Restate every entry verbatim; drop the pictures.
★ ★ ★ ★
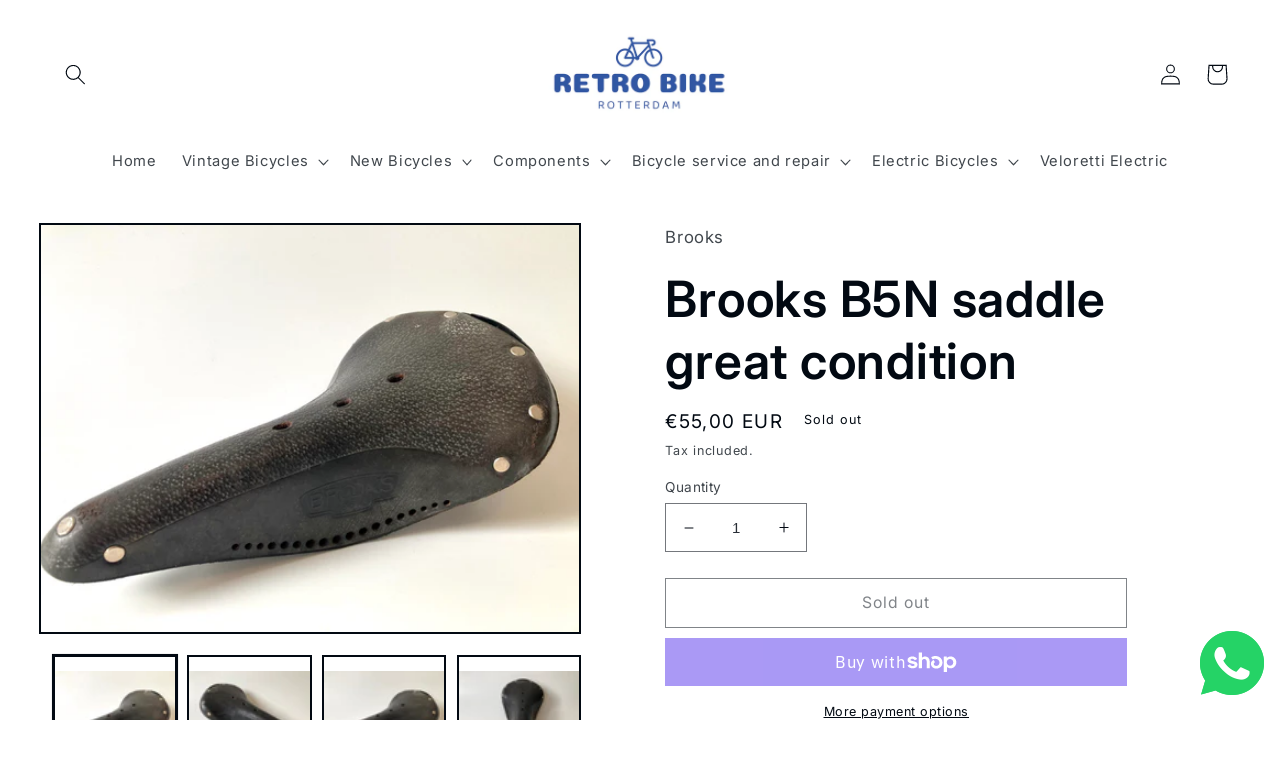

--- FILE ---
content_type: text/html; charset=UTF-8
request_url: https://beeapp.me/whatsapp/ajaxLoadWhatsapp?shop=retro-bike-rotterdam.myshopify.com
body_size: 567
content:
 <!-- Frontend Test --->
<style>
    #whas-ap-fl-b {
        position: fixed;
        bottom: 16px;
            right: 16px;
            z-index: 9999999999999999 !important;
    }

    #whas-ap-fl-b img{
        opacity: 1!important;
        background: none!important;
    }

    
    </style>

    <script>
        var whatsappElement = document.querySelector('#whas-ap-fl-b a');
        if (whatsappElement) {
            var currentUrl = window.location.href;
            var wText = currentUrl +"%0D%0A%0D%0AI have some questions. Can you help?";
            var currentHref = whatsappElement.getAttribute('href');
            whatsappElement.setAttribute('href', currentHref + wText);
        }
    </script>


<div id="whas-ap-fl-b">
    <a target="_blank" href="https://wa.me/310647244008?text=I have some questions. Can you help?">
        <img width="64px" style="width: 64px!important" alt="Whatsapp" src="https://beeapp.me//image/whatsapp/green.png">
    </a>
</div>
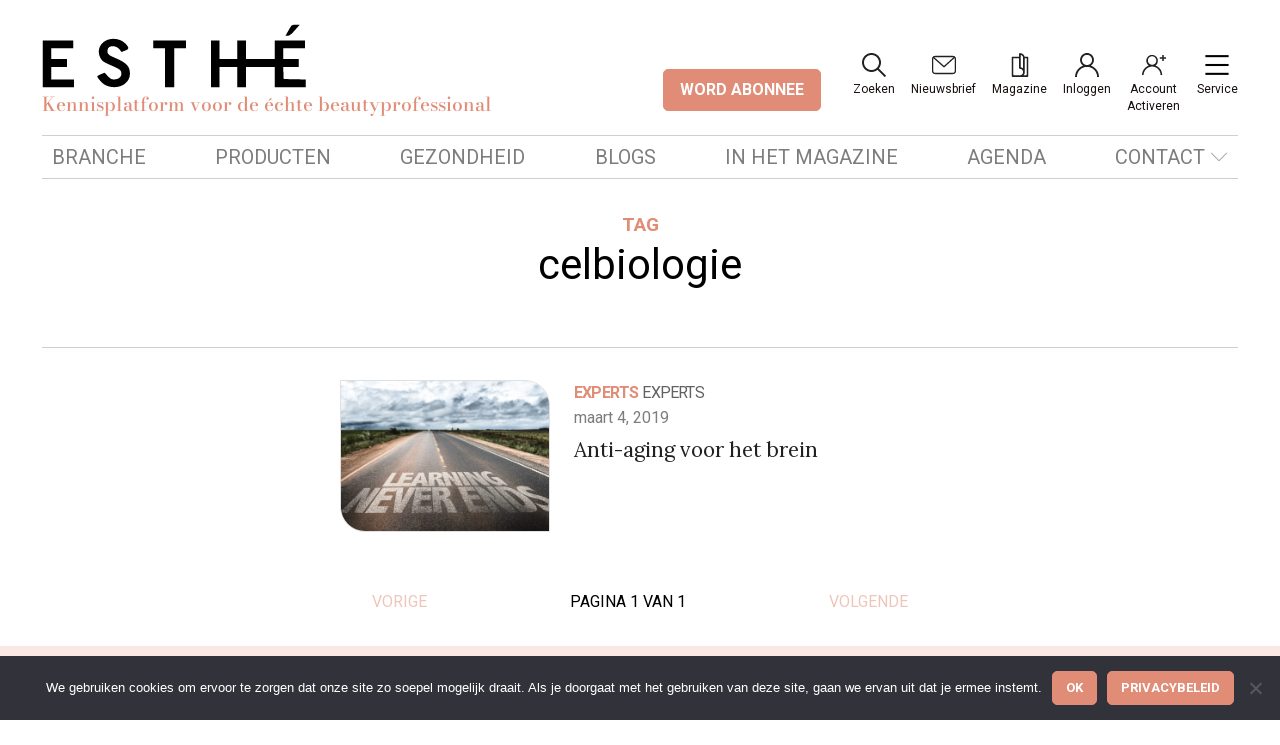

--- FILE ---
content_type: application/javascript
request_url: https://esthe.online/wp-content/plugins/bdu-companion/public/js/bdu-companion-public.js
body_size: 1036
content:
window.addEventListener('DOMContentLoaded', function(event) {
	
	function init_headerScroll() {
		var offsetTop = window.pageYOffset;
		var header = document.querySelector('.header');
		if(!header) return;
		
		var headerheight = header.offsetHeight;
		var headerRowMain = header.querySelector('.header__row--main');
		var headerRowMainHeight = headerRowMain.offsetHeight;
		var headerRowMenu = header.querySelector('.header__row--menu');
		var headerRowMenuHeight = headerRowMenu.offsetHeight;
		var shrunkClassName = 'shrunk';
		var lastScrollPosition = offsetTop;
		var scrollOffset = -Math.abs(headerRowMainHeight + 1); // +1 to account for menu top border
		var adminBar = document.getElementById('wpadminbar');
		var baseOffset = adminBar ? adminBar.offsetHeight : 0;
		
		var style = document.createElement('style');
		style.innerHTML =
			'.header {' +
				'top: ' + baseOffset + 'px;' +
			'}' +
			'.header.shrunk {' +
				'top: ' + -Math.abs(headerRowMainHeight + 1 - baseOffset) + 'px;' +
			'}';
		var ref = document.querySelector('style');
		ref.parentNode.insertBefore(style, ref);
		
		//header.style.top = '0px';
		document.addEventListener('scroll', function() {
			var currentScrollPosition = window.pageYOffset;
			var headerOffsetTop = parseInt(header.style.top);
			var scrollingUp = currentScrollPosition <= lastScrollPosition;
			var newOffsetTop = scrollingUp ? Math.min(baseOffset, (headerOffsetTop + (lastScrollPosition - currentScrollPosition))) : Math.max(scrollOffset + baseOffset - 16, (headerOffsetTop - (currentScrollPosition - lastScrollPosition)));
			
			if(newOffsetTop !== headerOffsetTop) {
				//header.style.top = newOffsetTop + "px";
			}
			
			if (lastScrollPosition + 100 < currentScrollPosition) {
				header.classList.add(shrunkClassName);
				lastScrollPosition = currentScrollPosition;
			} else if (lastScrollPosition - 100 > currentScrollPosition) {
				header.classList.remove(shrunkClassName);
				lastScrollPosition = currentScrollPosition;
			}
		});
	}
	init_headerScroll();
	
	function init_accordion() {
		var acc = document.querySelectorAll(".c-accordion__item__toggle");
		var i;

		for (i = 0; i < acc.length; i++) {
		  acc[i].addEventListener("click", function() {
			var currentPanel = this.nextElementSibling;
			for(var j = 0; j < acc.length; j++) {
				var panel = acc[j].nextElementSibling;
				if(panel === currentPanel) continue;
				
				acc[j].querySelector('.oxy-expand-collapse-icon').classList.remove('oxy-eci-collapsed');
				panel.style.display = "none";
			}

			this.querySelector('.oxy-expand-collapse-icon').classList.toggle('oxy-eci-collapsed');
			if (currentPanel.style.display == "block") {
			  currentPanel.style.display = "none";
			} else {
			  currentPanel.style.display = "block";
			}
		  });
		}
	}
	init_accordion();
	
});

function volzinOpenSocialSharePopup(url, type) {
	console.log(url, type);
	window.open(url, "popUpWindow", "height=400,width=600,left=400,top=100,resizable,scrollbars,toolbar=0,personalbar=0,menubar=no,location=no,directories=no,status");
}


--- FILE ---
content_type: image/svg+xml
request_url: https://esthe.online/wp-content/uploads/logo-esthe.svg
body_size: 662
content:
<?xml version="1.0" standalone="no"?>
<!DOCTYPE svg PUBLIC "-//W3C//DTD SVG 20010904//EN"
 "http://www.w3.org/TR/2001/REC-SVG-20010904/DTD/svg10.dtd">
<svg version="1.0" xmlns="http://www.w3.org/2000/svg"
 width="340.000000pt" height="82.000000pt" viewBox="0 0 340.000000 82.000000"
 preserveAspectRatio="xMidYMid meet">

<g transform="translate(0.000000,100.000000) scale(0.100000,-0.100000)"
fill="#000000" stroke="none">
<path d="M3197 968 c-8 -13 -26 -44 -41 -70 l-27 -48 29 0 c22 0 41 14 91 70
l62 70 -50 0 c-42 0 -53 -4 -64 -22z"/>
<path d="M845 798 c-98 -35 -142 -133 -99 -223 22 -48 41 -62 146 -107 112
-48 128 -61 128 -104 0 -44 -38 -74 -93 -74 -35 0 -46 6 -82 43 l-41 43 -47
-19 c-26 -11 -47 -23 -47 -27 0 -21 65 -92 101 -111 147 -74 319 4 319 145 0
91 -44 139 -180 197 -97 41 -112 54 -108 98 2 28 9 39 32 50 39 18 98 1 126
-39 l21 -29 44 17 c56 20 57 38 8 90 -54 57 -149 78 -228 50z"/>
<path d="M10 490 l0 -300 200 0 200 0 0 50 0 50 -145 0 -145 0 0 80 0 80 100
0 100 0 0 50 0 50 -100 0 -100 0 0 70 0 70 140 0 140 0 0 50 0 50 -195 0 -195
0 0 -300z"/>
<path d="M1430 740 l0 -50 75 0 75 0 0 -250 0 -250 60 0 60 0 0 250 0 250 75
0 75 0 0 50 0 50 -210 0 -210 0 0 -50z"/>
<path d="M2170 490 l0 -300 55 0 55 0 0 130 0 130 115 0 115 0 0 -130 0 -130
55 0 55 0 0 130 0 130 185 0 185 0 0 -130 0 -130 200 0 200 0 0 50 0 49 -142
3 -143 3 -3 78 -3 77 101 0 100 0 0 50 0 50 -100 0 -100 0 0 70 0 70 140 0
140 0 0 50 0 50 -195 0 -195 0 0 -120 0 -120 -185 0 -185 0 0 120 0 120 -55 0
-55 0 0 -120 0 -120 -115 0 -115 0 0 120 0 120 -55 0 -55 0 0 -300z"/>
</g>
</svg>
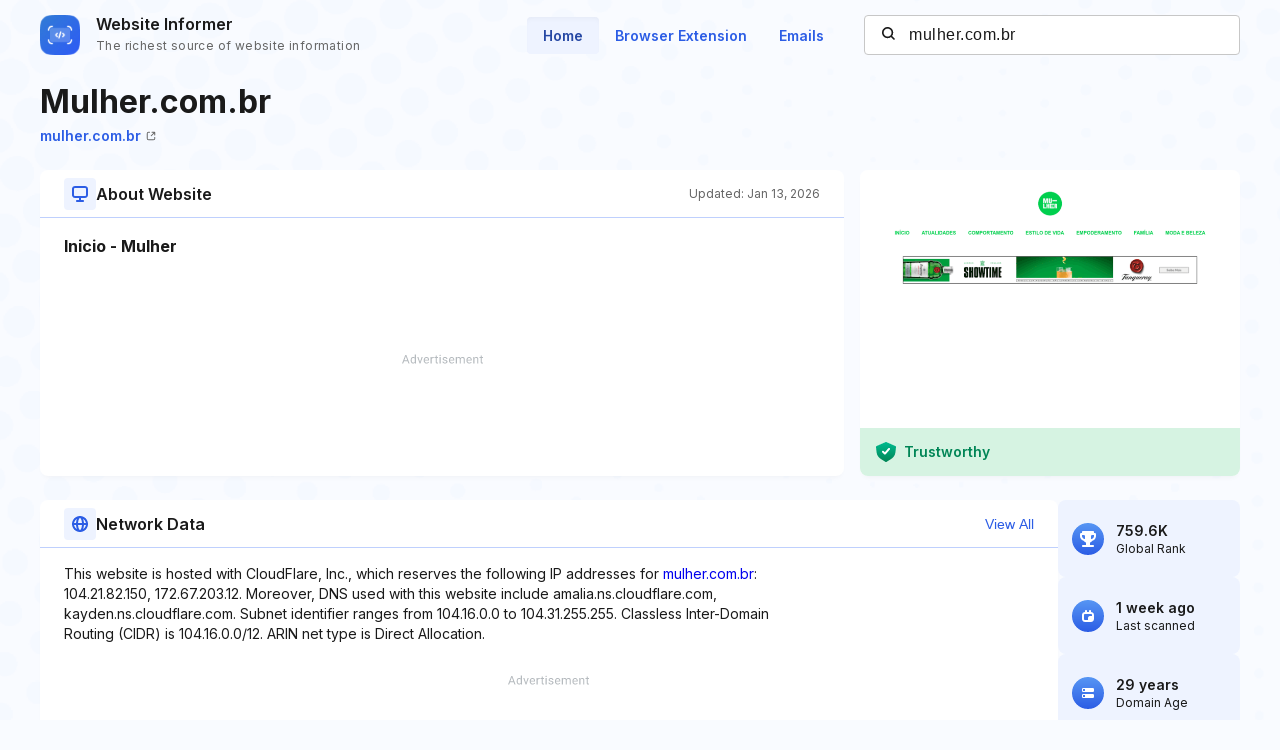

--- FILE ---
content_type: text/html; charset=utf-8
request_url: https://www.google.com/recaptcha/api2/aframe
body_size: 268
content:
<!DOCTYPE HTML><html><head><meta http-equiv="content-type" content="text/html; charset=UTF-8"></head><body><script nonce="mLdz_HdqhJ-l1iPKhRk8xw">/** Anti-fraud and anti-abuse applications only. See google.com/recaptcha */ try{var clients={'sodar':'https://pagead2.googlesyndication.com/pagead/sodar?'};window.addEventListener("message",function(a){try{if(a.source===window.parent){var b=JSON.parse(a.data);var c=clients[b['id']];if(c){var d=document.createElement('img');d.src=c+b['params']+'&rc='+(localStorage.getItem("rc::a")?sessionStorage.getItem("rc::b"):"");window.document.body.appendChild(d);sessionStorage.setItem("rc::e",parseInt(sessionStorage.getItem("rc::e")||0)+1);localStorage.setItem("rc::h",'1769221751930');}}}catch(b){}});window.parent.postMessage("_grecaptcha_ready", "*");}catch(b){}</script></body></html>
★ ★ ★ ★
Result for this exercise:
--- FILE ---
content_type: text/html; charset=UTF-8
request_url: https://beeapp.me/whatsapp/ajaxLoadWhatsapp?shop=retro-bike-rotterdam.myshopify.com
body_size: 567
content:
 <!-- Frontend Test --->
<style>
    #whas-ap-fl-b {
        position: fixed;
        bottom: 16px;
            right: 16px;
            z-index: 9999999999999999 !important;
    }

    #whas-ap-fl-b img{
        opacity: 1!important;
        background: none!important;
    }

    
    </style>

    <script>
        var whatsappElement = document.querySelector('#whas-ap-fl-b a');
        if (whatsappElement) {
            var currentUrl = window.location.href;
            var wText = currentUrl +"%0D%0A%0D%0AI have some questions. Can you help?";
            var currentHref = whatsappElement.getAttribute('href');
            whatsappElement.setAttribute('href', currentHref + wText);
        }
    </script>


<div id="whas-ap-fl-b">
    <a target="_blank" href="https://wa.me/310647244008?text=I have some questions. Can you help?">
        <img width="64px" style="width: 64px!important" alt="Whatsapp" src="https://beeapp.me//image/whatsapp/green.png">
    </a>
</div>

--- FILE ---
content_type: application/javascript
request_url: https://esthe.online/wp-content/plugins/bdu-companion/public/js/bdu-companion-public.js
body_size: 1036
content:
window.addEventListener('DOMContentLoaded', function(event) {
	
	function init_headerScroll() {
		var offsetTop = window.pageYOffset;
		var header = document.querySelector('.header');
		if(!header) return;
		
		var headerheight = header.offsetHeight;
		var headerRowMain = header.querySelector('.header__row--main');
		var headerRowMainHeight = headerRowMain.offsetHeight;
		var headerRowMenu = header.querySelector('.header__row--menu');
		var headerRowMenuHeight = headerRowMenu.offsetHeight;
		var shrunkClassName = 'shrunk';
		var lastScrollPosition = offsetTop;
		var scrollOffset = -Math.abs(headerRowMainHeight + 1); // +1 to account for menu top border
		var adminBar = document.getElementById('wpadminbar');
		var baseOffset = adminBar ? adminBar.offsetHeight : 0;
		
		var style = document.createElement('style');
		style.innerHTML =
			'.header {' +
				'top: ' + baseOffset + 'px;' +
			'}' +
			'.header.shrunk {' +
				'top: ' + -Math.abs(headerRowMainHeight + 1 - baseOffset) + 'px;' +
			'}';
		var ref = document.querySelector('style');
		ref.parentNode.insertBefore(style, ref);
		
		//header.style.top = '0px';
		document.addEventListener('scroll', function() {
			var currentScrollPosition = window.pageYOffset;
			var headerOffsetTop = parseInt(header.style.top);
			var scrollingUp = currentScrollPosition <= lastScrollPosition;
			var newOffsetTop = scrollingUp ? Math.min(baseOffset, (headerOffsetTop + (lastScrollPosition - currentScrollPosition))) : Math.max(scrollOffset + baseOffset - 16, (headerOffsetTop - (currentScrollPosition - lastScrollPosition)));
			
			if(newOffsetTop !== headerOffsetTop) {
				//header.style.top = newOffsetTop + "px";
			}
			
			if (lastScrollPosition + 100 < currentScrollPosition) {
				header.classList.add(shrunkClassName);
				lastScrollPosition = currentScrollPosition;
			} else if (lastScrollPosition - 100 > currentScrollPosition) {
				header.classList.remove(shrunkClassName);
				lastScrollPosition = currentScrollPosition;
			}
		});
	}
	init_headerScroll();
	
	function init_accordion() {
		var acc = document.querySelectorAll(".c-accordion__item__toggle");
		var i;

		for (i = 0; i < acc.length; i++) {
		  acc[i].addEventListener("click", function() {
			var currentPanel = this.nextElementSibling;
			for(var j = 0; j < acc.length; j++) {
				var panel = acc[j].nextElementSibling;
				if(panel === currentPanel) continue;
				
				acc[j].querySelector('.oxy-expand-collapse-icon').classList.remove('oxy-eci-collapsed');
				panel.style.display = "none";
			}

			this.querySelector('.oxy-expand-collapse-icon').classList.toggle('oxy-eci-collapsed');
			if (currentPanel.style.display == "block") {
			  currentPanel.style.display = "none";
			} else {
			  currentPanel.style.display = "block";
			}
		  });
		}
	}
	init_accordion();
	
});

function volzinOpenSocialSharePopup(url, type) {
	console.log(url, type);
	window.open(url, "popUpWindow", "height=400,width=600,left=400,top=100,resizable,scrollbars,toolbar=0,personalbar=0,menubar=no,location=no,directories=no,status");
}


--- FILE ---
content_type: image/svg+xml
request_url: https://esthe.online/wp-content/uploads/logo-esthe.svg
body_size: 662
content:
<?xml version="1.0" standalone="no"?>
<!DOCTYPE svg PUBLIC "-//W3C//DTD SVG 20010904//EN"
 "http://www.w3.org/TR/2001/REC-SVG-20010904/DTD/svg10.dtd">
<svg version="1.0" xmlns="http://www.w3.org/2000/svg"
 width="340.000000pt" height="82.000000pt" viewBox="0 0 340.000000 82.000000"
 preserveAspectRatio="xMidYMid meet">

<g transform="translate(0.000000,100.000000) scale(0.100000,-0.100000)"
fill="#000000" stroke="none">
<path d="M3197 968 c-8 -13 -26 -44 -41 -70 l-27 -48 29 0 c22 0 41 14 91 70
l62 70 -50 0 c-42 0 -53 -4 -64 -22z"/>
<path d="M845 798 c-98 -35 -142 -133 -99 -223 22 -48 41 -62 146 -107 112
-48 128 -61 128 -104 0 -44 -38 -74 -93 -74 -35 0 -46 6 -82 43 l-41 43 -47
-19 c-26 -11 -47 -23 -47 -27 0 -21 65 -92 101 -111 147 -74 319 4 319 145 0
91 -44 139 -180 197 -97 41 -112 54 -108 98 2 28 9 39 32 50 39 18 98 1 126
-39 l21 -29 44 17 c56 20 57 38 8 90 -54 57 -149 78 -228 50z"/>
<path d="M10 490 l0 -300 200 0 200 0 0 50 0 50 -145 0 -145 0 0 80 0 80 100
0 100 0 0 50 0 50 -100 0 -100 0 0 70 0 70 140 0 140 0 0 50 0 50 -195 0 -195
0 0 -300z"/>
<path d="M1430 740 l0 -50 75 0 75 0 0 -250 0 -250 60 0 60 0 0 250 0 250 75
0 75 0 0 50 0 50 -210 0 -210 0 0 -50z"/>
<path d="M2170 490 l0 -300 55 0 55 0 0 130 0 130 115 0 115 0 0 -130 0 -130
55 0 55 0 0 130 0 130 185 0 185 0 0 -130 0 -130 200 0 200 0 0 50 0 49 -142
3 -143 3 -3 78 -3 77 101 0 100 0 0 50 0 50 -100 0 -100 0 0 70 0 70 140 0
140 0 0 50 0 50 -195 0 -195 0 0 -120 0 -120 -185 0 -185 0 0 120 0 120 -55 0
-55 0 0 -120 0 -120 -115 0 -115 0 0 120 0 120 -55 0 -55 0 0 -300z"/>
</g>
</svg>

--- FILE ---
content_type: text/html; charset=utf-8
request_url: https://www.google.com/recaptcha/api2/aframe
body_size: 268
content:
<!DOCTYPE HTML><html><head><meta http-equiv="content-type" content="text/html; charset=UTF-8"></head><body><script nonce="mLdz_HdqhJ-l1iPKhRk8xw">/** Anti-fraud and anti-abuse applications only. See google.com/recaptcha */ try{var clients={'sodar':'https://pagead2.googlesyndication.com/pagead/sodar?'};window.addEventListener("message",function(a){try{if(a.source===window.parent){var b=JSON.parse(a.data);var c=clients[b['id']];if(c){var d=document.createElement('img');d.src=c+b['params']+'&rc='+(localStorage.getItem("rc::a")?sessionStorage.getItem("rc::b"):"");window.document.body.appendChild(d);sessionStorage.setItem("rc::e",parseInt(sessionStorage.getItem("rc::e")||0)+1);localStorage.setItem("rc::h",'1769221751930');}}}catch(b){}});window.parent.postMessage("_grecaptcha_ready", "*");}catch(b){}</script></body></html>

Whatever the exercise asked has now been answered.